WHAT IS EXPECTED. Copy the material again from the line that has "How far from the point" through the end of the material, swapping "furthest" for "farthest" and changing nothing else.

GIVEN RECORDS.
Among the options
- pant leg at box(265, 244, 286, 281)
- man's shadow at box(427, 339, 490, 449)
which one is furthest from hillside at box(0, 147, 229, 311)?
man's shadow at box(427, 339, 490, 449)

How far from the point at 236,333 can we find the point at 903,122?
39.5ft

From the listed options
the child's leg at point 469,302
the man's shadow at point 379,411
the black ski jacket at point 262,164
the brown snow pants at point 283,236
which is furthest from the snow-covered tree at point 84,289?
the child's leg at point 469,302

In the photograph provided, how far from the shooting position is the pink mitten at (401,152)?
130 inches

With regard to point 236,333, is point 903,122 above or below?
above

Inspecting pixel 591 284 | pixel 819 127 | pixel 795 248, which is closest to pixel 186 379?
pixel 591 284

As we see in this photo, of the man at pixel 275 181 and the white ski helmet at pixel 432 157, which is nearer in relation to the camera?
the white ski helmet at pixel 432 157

FULL SOLUTION.
How far from the point at 236,333 can we find the point at 903,122?
39.5ft

From the listed options
the child's leg at point 469,302
the man's shadow at point 379,411
the black ski jacket at point 262,164
the brown snow pants at point 283,236
which is farthest from the snow-covered tree at point 84,289?
the child's leg at point 469,302

In the photograph provided, how far from the shooting position is the pink mitten at (401,152)?
130 inches

With regard to point 236,333, is point 903,122 above or below?
above

Inspecting pixel 591 284 | pixel 819 127 | pixel 795 248, which is closest to pixel 186 379?
pixel 591 284

As we see in this photo, of the man at pixel 275 181 and the white ski helmet at pixel 432 157, which is nearer in relation to the camera?
the white ski helmet at pixel 432 157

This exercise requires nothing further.